» KUTIPAN TEKS:
-*-*-

Minggu, 06 Juli 2014

Tiga Babak Kekalahan Fir'aun Menghadapi Nabi Musa a.s. & Pengaruh Menakjubkan "Sihir" Ahli-ahli Sihir Fir'aun dan "Syair" Ahli-ahli Syair Bangsa Arab Jahiliyah




بِسۡمِ اللّٰہِ الرَّحۡمٰنِ الرَّحِیۡم


Khazanah Ruhani Surah  Shād


Bab   256

Tiga Babak Kekalahan Fir’aun Menghadapi Nabi Musa a.s. & Pengaruh Menakjubkan    Sihir   Ahli-ahli Sihir Fir’aun    dan  Syair  Ahli-ahli Syair Bangsa Arab Jahiliyah

 Oleh

Ki Langlang Buana Kusuma
 
D
alam  akhir Bab sebelumnya   telah dikemukakan mengenai makna ayat  فَاِذَا  ہِیَ تَلۡقَفُ  مَا  یَاۡفِکُوۡنَ    -- “Maka tiba-tiba tongkat itu nampak seperti menelan  apa yang   dibuat-buat mereka.   فَوَقَعَ الۡحَقُّ وَ بَطَلَ مَا کَانُوۡا یَعۡمَلُوۡنَ -- maka tegaklah yang benar dan lenyaplah yang telah mereka kerjakan.” Yakni bukan “ular” yang terbuat dari tongkat itu, melainkan tongkat itu sendiri yang menggagalkan daya sihir tukang-tukang sihir  Fir’aun,  firman-Nya:
وَ اَوۡحَیۡنَاۤ  اِلٰی مُوۡسٰۤی اَنۡ اَلۡقِ عَصَاکَ ۚ فَاِذَا  ہِیَ تَلۡقَفُ  مَا  یَاۡفِکُوۡنَ ﴿﴾ۚ  فَوَقَعَ الۡحَقُّ وَ بَطَلَ مَا کَانُوۡا یَعۡمَلُوۡنَ ﴿﴾ۚ  فَغُلِبُوۡا ہُنَالِکَ وَ انۡقَلَبُوۡا صٰغِرِیۡنَ ﴿﴾ۚ  وَ اُلۡقِیَ  السَّحَرَۃُ  سٰجِدِیۡنَ ﴿﴾ۚۖ  قَالُوۡۤا  اٰمَنَّا  بِرَبِّ الۡعٰلَمِیۡنَ ﴿﴾ۙ  رَبِّ  مُوۡسٰی  وَ ہٰرُوۡنَ ﴿﴾
Dan Kami mewahyukan kepada Musa:  Lemparkanlah tongkat engkau!” Maka tiba-tiba tongkat itu nampak seperti menelan  apa yang   dibuat-buat mereka. Maka tegaklah yang benar dan lenyaplah yang telah mereka kerjakan.  Lalu  mereka dikalahkan di situ dan kembalilah mereka dalam keadaan terhina.   Dan   tukang-tukang sihir itu jatuh bersujud.   Mereka berkata: “Kami beriman kepada Rabb (Tuhan) seluruh alam.     Rabb (Tuhan) Musa dan Harun.”  (Al-‘Arāf [7]:118-123).
       Tongkat Nabi Musa a.s.  yang diberi daya oleh kekuatan ruhani seorang Nabi Besar dan dilemparkan atas perintah Allah, menyingkap kedok penipuan yang telah dilakukan mereka atas penonton-penonton dan menghancurkan berkeping-keping barang-barang -- yang dengan kekuatan sihir mereka -- telah menyebabkan penonton-penonton menyangka ular-ular sungguhan.

-*-*-

» BARIS DATA:
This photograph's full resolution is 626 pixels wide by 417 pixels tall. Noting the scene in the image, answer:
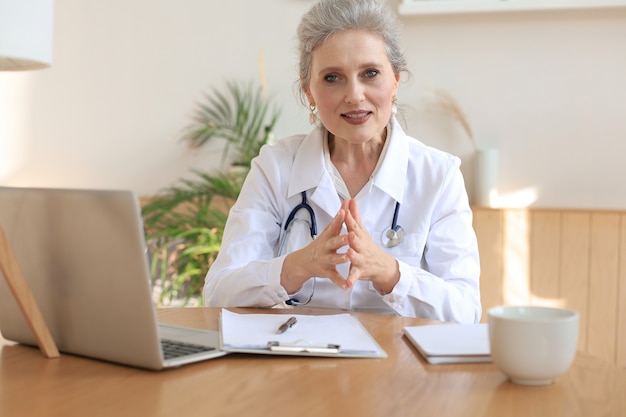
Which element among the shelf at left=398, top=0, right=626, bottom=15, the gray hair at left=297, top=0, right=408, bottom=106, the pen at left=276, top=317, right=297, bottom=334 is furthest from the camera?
the shelf at left=398, top=0, right=626, bottom=15

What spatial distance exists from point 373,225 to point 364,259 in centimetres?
35

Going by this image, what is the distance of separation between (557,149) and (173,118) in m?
1.66

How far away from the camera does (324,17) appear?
2076mm

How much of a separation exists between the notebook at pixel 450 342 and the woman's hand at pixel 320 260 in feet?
0.93

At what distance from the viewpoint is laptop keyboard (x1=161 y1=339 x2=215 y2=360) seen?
1.21m

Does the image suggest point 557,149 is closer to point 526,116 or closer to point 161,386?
point 526,116

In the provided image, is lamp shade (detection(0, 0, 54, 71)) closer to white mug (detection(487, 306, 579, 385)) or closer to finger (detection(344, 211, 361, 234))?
finger (detection(344, 211, 361, 234))

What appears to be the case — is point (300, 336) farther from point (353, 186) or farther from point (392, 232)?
point (353, 186)

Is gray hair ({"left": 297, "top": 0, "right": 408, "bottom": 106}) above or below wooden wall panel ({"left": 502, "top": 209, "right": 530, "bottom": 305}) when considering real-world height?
above

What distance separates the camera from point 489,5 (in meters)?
3.31

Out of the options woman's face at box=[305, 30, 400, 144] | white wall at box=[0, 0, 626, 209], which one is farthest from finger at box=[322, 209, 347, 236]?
white wall at box=[0, 0, 626, 209]

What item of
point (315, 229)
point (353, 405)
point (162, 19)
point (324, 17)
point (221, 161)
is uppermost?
point (162, 19)

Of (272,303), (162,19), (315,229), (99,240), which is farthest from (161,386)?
(162,19)

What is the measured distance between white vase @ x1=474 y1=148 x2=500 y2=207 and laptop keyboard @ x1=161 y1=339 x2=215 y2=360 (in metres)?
2.26
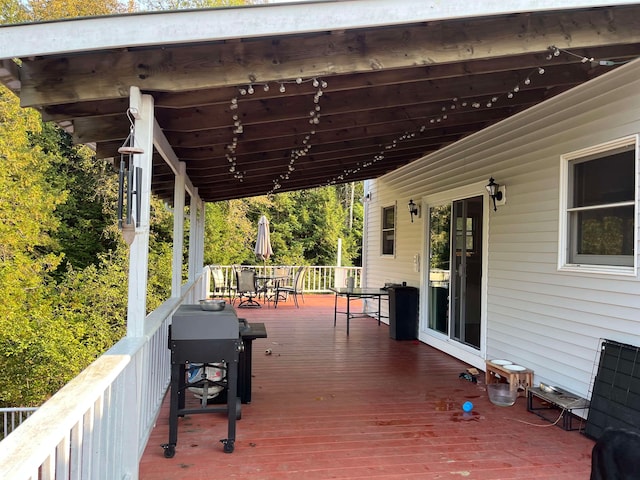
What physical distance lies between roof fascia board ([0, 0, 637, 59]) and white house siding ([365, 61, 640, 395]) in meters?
1.22

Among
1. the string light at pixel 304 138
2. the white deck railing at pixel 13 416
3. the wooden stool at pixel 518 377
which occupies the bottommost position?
the white deck railing at pixel 13 416

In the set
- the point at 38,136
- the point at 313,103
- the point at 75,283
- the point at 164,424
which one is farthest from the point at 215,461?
the point at 38,136

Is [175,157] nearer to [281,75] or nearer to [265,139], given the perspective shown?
[265,139]

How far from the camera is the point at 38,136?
1365 centimetres

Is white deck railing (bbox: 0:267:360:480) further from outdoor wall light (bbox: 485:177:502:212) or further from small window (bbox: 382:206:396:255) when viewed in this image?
small window (bbox: 382:206:396:255)

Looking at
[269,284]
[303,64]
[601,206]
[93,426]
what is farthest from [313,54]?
[269,284]

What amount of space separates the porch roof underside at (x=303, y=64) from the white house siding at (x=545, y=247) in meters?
0.26

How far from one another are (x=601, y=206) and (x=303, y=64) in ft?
8.29

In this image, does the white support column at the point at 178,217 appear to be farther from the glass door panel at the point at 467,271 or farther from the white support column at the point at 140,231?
the glass door panel at the point at 467,271

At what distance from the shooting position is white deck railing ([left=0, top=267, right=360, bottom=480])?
119cm

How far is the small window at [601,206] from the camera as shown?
3.35 metres

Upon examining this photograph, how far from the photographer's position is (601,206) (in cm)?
359

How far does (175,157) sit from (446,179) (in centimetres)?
344

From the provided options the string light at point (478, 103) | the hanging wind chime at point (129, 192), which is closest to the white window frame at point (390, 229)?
the string light at point (478, 103)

-*-*-

» DAFTAR TUGAS:
(a) Menurut kutipan teks, apa yang sebenarnya menggagalkan daya sihir tukang-tukang sihir Fir'aun?
(b) Tentukan apakah setiap pernyataan berikut sesuai dengan kutipan teks, lalu kutip kata-kata penentunya: (i) Ayat yang dikutip berasal dari Surah Al-A'rāf ayat 118–123. (ii) Tukang-tukang sihir itu pergi meninggalkan Musa. (iii) Tongkat Nabi Musa a.s. dilemparkan atas perintah Allah.
(c) Lanjutkan kutipan teks tentang tongkat Nabi Musa a.s. dan tukang-tukang sihir Fir'aun mulai dari kalimat terakhirnya.

» JAWABAN TIAP TUGAS:
(a) Tongkat Nabi Musa a.s. itu sendiri, bukan "ular" yang terbuat dari tongkat itu.

(b)
(i) Ya: "(Al-‘Arāf [7]:118-123)"
(ii) Tidak: "tukang-tukang sihir itu jatuh bersujud"
(iii) Ya: "dilemparkan atas perintah Allah"

(c)
       Kalimat “tongkat itu menelan apa-apa yang disihir mereka” maksudnya adalah bahwa  tongkat itu segera menyingkapkan tabir tipu-daya  yang dilakukan oleh tukang-tukang sihir itu. تَلۡقَفُ -- “menelan” mengandung arti “membinasakan pengaruh atau meniadakan kesan yang ditimbulkan oleh sesuatu.”
         Ayat  فَغُلِبُوۡا ہُنَالِکَ وَ انۡقَلَبُوۡا صٰغِرِیۡنَ  -- “Lalu  mereka dikalahkan di situ dan kembalilah mereka dalam keadaan terhina,   mengisyaratkan kepada Fir’aun dan pemuka-pemukanya dan bukan kepada tukang-tukang sihir. Adapun ihwal tukang-tukang sihir diterangkan di dalam ayat berikutnya. Kata “terhina” tidak boleh ditujukan kepada orang-orang yang memperlihatkan rasa hormat demikian rupa terhadap kebenaran  -- yakni tukang-tukang sihir -- sehingga menerima kebenaran itu tanpa menanti keputusan Fir’aun atas hal itu.
      Dengan demikian artinya ialah, mereka (Fir’aun dan pemuka-pemukanya) yang beberapa saat sebelumnya telah datang ke tempat pertarungan dengan sikap sombong lagi angkuh dan merasa yakin akan menang, sekarang pulang dengan perasaan terhina dan kecewa.

Tiga Babak Kekalahan Fir’aun dan Rezimnya

       Ada pelajaran yang dapat diambil dari “duel” antara haq (kebenaran) yang diwakili oleh mukjizat tongkat Nabi Musa a.s. dengan kebathilan (kedustaan) Fir’aun dan dinastinya atau rezimnya,  yang diwakili oleh kekuatan sihir para ahli sihir terbaik yang dikumpulkannya, yang merupakan babak kedua dari tiga babak kakalahan Fir’aun,  yang berakhir dengan ditenggelamkannya mereka oleh Allah Swt. di dalam lautan ketika – karena ketakaburan dan kezalimannya -- mereka tidak mau mengakui keunggulan haq (kebenaran) sekali pun sangat nyata.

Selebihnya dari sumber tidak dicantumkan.